Whole-Genome Assessment of Clinical Acinetobacter baumannii Isolates Uncovers Potentially Novel Factors Influencing Carbapenem Resistance

Abstract

Carbapenems—one of the important last-line antibiotics for the treatment of gram-negative infections—are becoming ineffective for treating Acinetobacter baumannii infections. Studies have identified multiple genes (and mechanisms) responsible for carbapenem resistance. In some A. baumannii strains, the presence/absence of putative resistance genes is not consistent with their resistance phenotype—indicating the genomic factors underlying carbapenem resistance in A. baumannii are not fully understood. Here, we describe a large-scale whole-genome genotype-phenotype association study with 349 A. baumannii isolates that extends beyond the presence/absence of individual antimicrobial resistance genes and includes the genomic positions and pairwise interactions of genes.
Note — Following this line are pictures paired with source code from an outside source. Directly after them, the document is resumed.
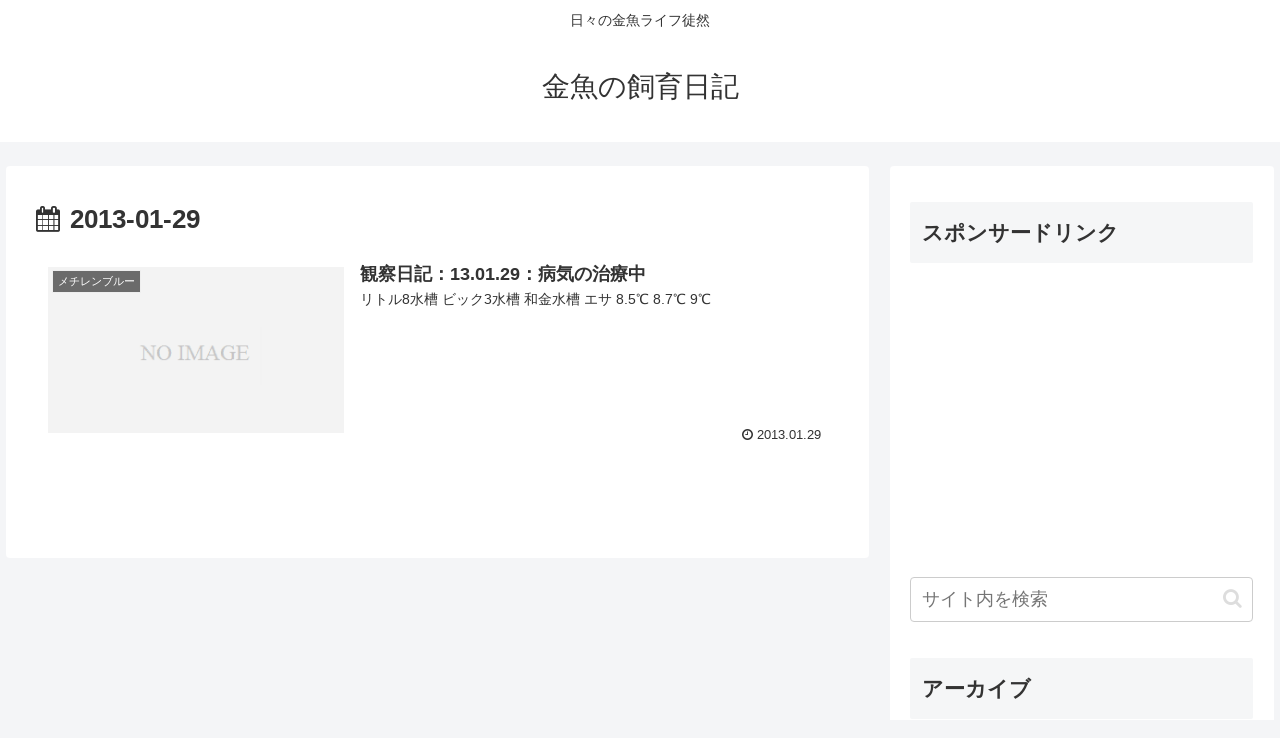

--- FILE ---
content_type: text/html; charset=utf-8
request_url: https://www.google.com/recaptcha/api2/aframe
body_size: 269
content:
<!DOCTYPE HTML><html><head><meta http-equiv="content-type" content="text/html; charset=UTF-8"></head><body><script nonce="96fMgkBXg9VL0KxdPOJN8Q">/** Anti-fraud and anti-abuse applications only. See google.com/recaptcha */ try{var clients={'sodar':'https://pagead2.googlesyndication.com/pagead/sodar?'};window.addEventListener("message",function(a){try{if(a.source===window.parent){var b=JSON.parse(a.data);var c=clients[b['id']];if(c){var d=document.createElement('img');d.src=c+b['params']+'&rc='+(localStorage.getItem("rc::a")?sessionStorage.getItem("rc::b"):"");window.document.body.appendChild(d);sessionStorage.setItem("rc::e",parseInt(sessionStorage.getItem("rc::e")||0)+1);localStorage.setItem("rc::h",'1768998587227');}}}catch(b){}});window.parent.postMessage("_grecaptcha_ready", "*");}catch(b){}</script></body></html>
Ten known resistance genes exhibited statistically significant associations with resistance to imipenem, a type of carbapenem: blaOXA-23, qacEdelta1, sul1, mphE, msrE, ant(3”)-II, aacC1, yafP, aphA6, and xerD. A review of the strains without any of these 10 genes uncovered a clade of isolates with diverse imipenem resistance phenotypes. Finer resolution evaluation of this clade revealed the presence of a 38.6 kbp conserved chromosomal region found exclusively in imipenem-susceptible isolates. This region appears to host several HTH-type DNA binding transcriptional regulators and transporter genes. Imipenem-susceptible isolates from this clade also carried two mutually exclusive plasmids that contain genes previously known to be specific to imipenem-susceptible isolates. Our analysis demonstrates the utility of using whole genomes for genotype-phenotype correlations in the context of antibiotic resistance and provides several new hypotheses for future research.